> _EXCERPTED DATA_
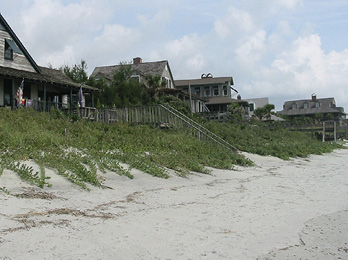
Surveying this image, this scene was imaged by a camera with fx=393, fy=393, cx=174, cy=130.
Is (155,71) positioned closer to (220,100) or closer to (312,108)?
(220,100)

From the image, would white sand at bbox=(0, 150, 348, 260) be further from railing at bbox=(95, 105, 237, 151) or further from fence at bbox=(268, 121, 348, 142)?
fence at bbox=(268, 121, 348, 142)

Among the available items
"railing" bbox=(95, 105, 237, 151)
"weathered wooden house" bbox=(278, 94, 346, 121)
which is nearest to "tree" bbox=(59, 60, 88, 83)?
"railing" bbox=(95, 105, 237, 151)

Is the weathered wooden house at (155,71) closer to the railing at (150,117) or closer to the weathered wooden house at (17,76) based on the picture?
the weathered wooden house at (17,76)

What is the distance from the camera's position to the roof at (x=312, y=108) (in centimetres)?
8425

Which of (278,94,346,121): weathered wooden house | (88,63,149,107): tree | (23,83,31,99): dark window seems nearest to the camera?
(23,83,31,99): dark window

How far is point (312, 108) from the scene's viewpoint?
86.4m

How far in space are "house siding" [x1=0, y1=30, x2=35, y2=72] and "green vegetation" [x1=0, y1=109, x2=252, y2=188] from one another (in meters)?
8.50

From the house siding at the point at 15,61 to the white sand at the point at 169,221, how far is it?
1778 cm

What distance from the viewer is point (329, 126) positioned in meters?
38.6

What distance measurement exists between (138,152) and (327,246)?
332 inches

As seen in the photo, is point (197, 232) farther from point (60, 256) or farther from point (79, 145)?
point (79, 145)

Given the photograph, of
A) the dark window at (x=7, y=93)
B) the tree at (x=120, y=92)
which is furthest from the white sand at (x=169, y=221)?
the tree at (x=120, y=92)

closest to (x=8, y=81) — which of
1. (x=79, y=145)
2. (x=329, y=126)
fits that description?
(x=79, y=145)

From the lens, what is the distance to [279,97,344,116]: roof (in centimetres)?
8425
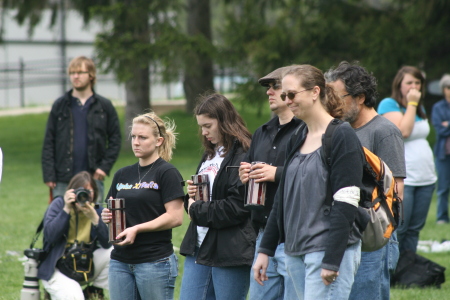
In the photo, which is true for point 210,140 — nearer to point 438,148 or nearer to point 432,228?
point 432,228

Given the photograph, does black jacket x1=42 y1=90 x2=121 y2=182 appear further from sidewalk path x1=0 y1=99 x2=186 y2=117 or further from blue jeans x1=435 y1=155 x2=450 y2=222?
sidewalk path x1=0 y1=99 x2=186 y2=117

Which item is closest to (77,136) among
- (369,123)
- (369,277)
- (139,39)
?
(369,123)

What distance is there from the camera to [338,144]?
314cm

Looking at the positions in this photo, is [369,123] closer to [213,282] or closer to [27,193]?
[213,282]

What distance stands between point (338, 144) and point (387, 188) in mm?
478

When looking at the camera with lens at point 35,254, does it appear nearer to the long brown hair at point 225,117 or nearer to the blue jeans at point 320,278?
the long brown hair at point 225,117

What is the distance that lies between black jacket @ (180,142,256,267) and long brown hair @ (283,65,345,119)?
37.0 inches

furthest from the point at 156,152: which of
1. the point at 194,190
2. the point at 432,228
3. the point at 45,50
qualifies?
the point at 45,50

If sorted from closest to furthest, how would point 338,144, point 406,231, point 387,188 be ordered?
point 338,144 → point 387,188 → point 406,231

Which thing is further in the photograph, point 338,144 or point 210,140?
point 210,140

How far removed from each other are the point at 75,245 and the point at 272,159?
2396 millimetres

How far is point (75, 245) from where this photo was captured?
227 inches

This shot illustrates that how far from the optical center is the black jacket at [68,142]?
6996 mm

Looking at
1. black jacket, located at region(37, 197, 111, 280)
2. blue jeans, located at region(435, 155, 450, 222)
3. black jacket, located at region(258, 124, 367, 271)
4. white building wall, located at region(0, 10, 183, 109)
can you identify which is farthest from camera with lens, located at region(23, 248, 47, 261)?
white building wall, located at region(0, 10, 183, 109)
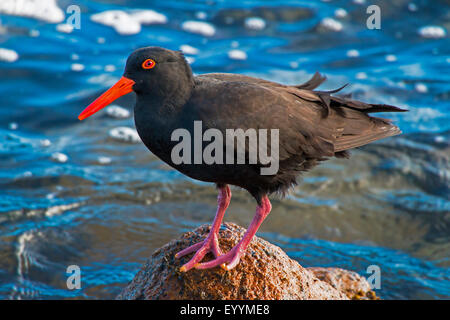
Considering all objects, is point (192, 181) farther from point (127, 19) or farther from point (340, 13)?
point (340, 13)

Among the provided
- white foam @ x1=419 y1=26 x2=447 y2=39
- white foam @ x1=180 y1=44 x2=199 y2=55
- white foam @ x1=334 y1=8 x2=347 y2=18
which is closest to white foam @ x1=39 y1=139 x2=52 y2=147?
white foam @ x1=180 y1=44 x2=199 y2=55

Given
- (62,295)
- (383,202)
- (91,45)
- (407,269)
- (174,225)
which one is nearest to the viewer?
(62,295)

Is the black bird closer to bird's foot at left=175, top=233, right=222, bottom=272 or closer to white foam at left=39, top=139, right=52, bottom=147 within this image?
bird's foot at left=175, top=233, right=222, bottom=272

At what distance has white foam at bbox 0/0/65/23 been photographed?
42.0 feet

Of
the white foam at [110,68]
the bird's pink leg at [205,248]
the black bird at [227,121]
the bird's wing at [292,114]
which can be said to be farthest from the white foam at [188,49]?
the bird's pink leg at [205,248]

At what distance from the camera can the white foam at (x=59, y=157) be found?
8.50 m

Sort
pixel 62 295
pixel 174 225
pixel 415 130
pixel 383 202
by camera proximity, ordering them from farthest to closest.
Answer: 1. pixel 415 130
2. pixel 383 202
3. pixel 174 225
4. pixel 62 295

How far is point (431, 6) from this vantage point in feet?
44.6

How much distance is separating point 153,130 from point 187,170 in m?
0.42

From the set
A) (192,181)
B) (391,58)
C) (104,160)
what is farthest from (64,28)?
(391,58)

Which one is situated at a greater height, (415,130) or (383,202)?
(415,130)

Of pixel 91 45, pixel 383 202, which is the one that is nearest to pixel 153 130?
pixel 383 202

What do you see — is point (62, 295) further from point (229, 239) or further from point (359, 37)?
point (359, 37)

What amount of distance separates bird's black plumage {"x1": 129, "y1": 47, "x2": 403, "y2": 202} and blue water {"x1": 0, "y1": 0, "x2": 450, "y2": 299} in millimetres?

> _STATED EXERCISE_
Reproduce all of the data above word for word, leaving out the pictures.

> _RESULT OF THE EXERCISE_
Surveying this image, this scene was imaged by a camera with fx=393, fy=393, cx=174, cy=130.
Is (155,71) positioned closer to (220,100) or closer to (312,108)?
(220,100)

From the image, would white sand at bbox=(0, 150, 348, 260) be further from railing at bbox=(95, 105, 237, 151) or further from fence at bbox=(268, 121, 348, 142)?
fence at bbox=(268, 121, 348, 142)

Among the available items
"railing" bbox=(95, 105, 237, 151)
"weathered wooden house" bbox=(278, 94, 346, 121)
which is nearest to "tree" bbox=(59, 60, 88, 83)?
"railing" bbox=(95, 105, 237, 151)

Is the weathered wooden house at (155,71) closer to the railing at (150,117) or closer to the weathered wooden house at (17,76) based on the picture?
the weathered wooden house at (17,76)

What is the distance from the camera's position to the roof at (x=312, y=108) (in centimetres)?
8425

Which of (278,94,346,121): weathered wooden house | (88,63,149,107): tree | (23,83,31,99): dark window seems nearest to the camera?
(23,83,31,99): dark window

How far is point (312, 108) from the scene's viewpoint?
86.4m

How far in space are "house siding" [x1=0, y1=30, x2=35, y2=72] and "green vegetation" [x1=0, y1=109, x2=252, y2=188] from one another (in meters)?
8.50

From the house siding at the point at 15,61 to the white sand at the point at 169,221, how far is it?
1778 cm

What distance from the viewer is point (329, 126) positioned in meters?
38.6

What distance measurement exists between (138,152) and (327,246)?
332 inches

As seen in the photo, is point (197, 232) farther from point (60, 256) or farther from point (79, 145)?
point (79, 145)

Given the photograph, of
A) the dark window at (x=7, y=93)
B) the tree at (x=120, y=92)
which is furthest from the white sand at (x=169, y=221)?
the tree at (x=120, y=92)

closest to (x=8, y=81) — which of
1. (x=79, y=145)
2. (x=329, y=126)
fits that description?
(x=79, y=145)

From the lens, what is the distance to [279,97,344,116]: roof (in centimetres)?
8425
In the photo, which is true for point 210,140 — nearer to point 438,148 or nearer to point 432,228?
point 432,228

Given the photograph, does black jacket x1=42 y1=90 x2=121 y2=182 appear further from sidewalk path x1=0 y1=99 x2=186 y2=117 or further from blue jeans x1=435 y1=155 x2=450 y2=222?
sidewalk path x1=0 y1=99 x2=186 y2=117

Which item is closest to (77,136) among
- (369,123)
- (369,277)
- (139,39)
?
(369,123)

What distance is there from the camera to [338,144]?
314cm

Looking at the positions in this photo, is [369,123] closer to [213,282] or closer to [27,193]?
[213,282]

What distance stands between point (338, 144) and point (387, 188) in mm?
478

When looking at the camera with lens at point 35,254, does it appear nearer to the long brown hair at point 225,117 or nearer to the blue jeans at point 320,278?
the long brown hair at point 225,117

What is the distance that lies between black jacket @ (180,142,256,267) and long brown hair @ (283,65,345,119)?
37.0 inches

furthest from the point at 156,152: which of
1. the point at 194,190
2. the point at 432,228
3. the point at 45,50
qualifies?
the point at 45,50

If sorted from closest to furthest, how would point 338,144, point 406,231, point 387,188 be ordered?
point 338,144 → point 387,188 → point 406,231

Which thing is further in the photograph, point 338,144 or point 210,140?
point 210,140

How far removed from each other are the point at 75,245 and the point at 272,159?
2396 millimetres

How far is point (75, 245) from where this photo was captured?
227 inches

This shot illustrates that how far from the optical center is the black jacket at [68,142]?
6996 mm

Looking at
1. black jacket, located at region(37, 197, 111, 280)
2. blue jeans, located at region(435, 155, 450, 222)
3. black jacket, located at region(258, 124, 367, 271)
4. white building wall, located at region(0, 10, 183, 109)
can you identify which is farthest from camera with lens, located at region(23, 248, 47, 261)?
white building wall, located at region(0, 10, 183, 109)
Considering all objects, is point (192, 181) farther from point (127, 19) or farther from point (340, 13)?
point (340, 13)

Among the provided
- white foam @ x1=419 y1=26 x2=447 y2=39
- white foam @ x1=180 y1=44 x2=199 y2=55
- white foam @ x1=334 y1=8 x2=347 y2=18
which is closest to white foam @ x1=39 y1=139 x2=52 y2=147?
white foam @ x1=180 y1=44 x2=199 y2=55

Given
- (62,295)
- (383,202)
- (91,45)
- (407,269)
- (174,225)
which one is nearest to the viewer?
(62,295)

Is the black bird closer to bird's foot at left=175, top=233, right=222, bottom=272 or closer to white foam at left=39, top=139, right=52, bottom=147 within this image?
bird's foot at left=175, top=233, right=222, bottom=272

At what distance has white foam at bbox 0/0/65/23 been photographed?
42.0 feet

Of
the white foam at [110,68]
the bird's pink leg at [205,248]
the black bird at [227,121]
the bird's wing at [292,114]
which can be said to be farthest from the white foam at [188,49]?
the bird's pink leg at [205,248]

At what distance from the camera can the white foam at (x=59, y=157) be found?
8.50 m

Sort
pixel 62 295
pixel 174 225
pixel 415 130
pixel 383 202
by camera proximity, ordering them from farthest to closest.
Answer: 1. pixel 415 130
2. pixel 383 202
3. pixel 174 225
4. pixel 62 295

How far is point (431, 6) from this vantage point in feet?
44.6

How much distance is separating point 153,130 from point 187,170 in m?
0.42

From the set
A) (192,181)
B) (391,58)
C) (104,160)
what is farthest from (64,28)?
(391,58)

Which one is situated at a greater height, (415,130) or (383,202)?
(415,130)

Of pixel 91 45, pixel 383 202, which is the one that is nearest to pixel 153 130?
pixel 383 202

What do you see — is point (62, 295) further from point (229, 239) or further from point (359, 37)?
point (359, 37)

What amount of distance separates bird's black plumage {"x1": 129, "y1": 47, "x2": 403, "y2": 202} and blue water {"x1": 0, "y1": 0, "x2": 450, "y2": 299} in millimetres?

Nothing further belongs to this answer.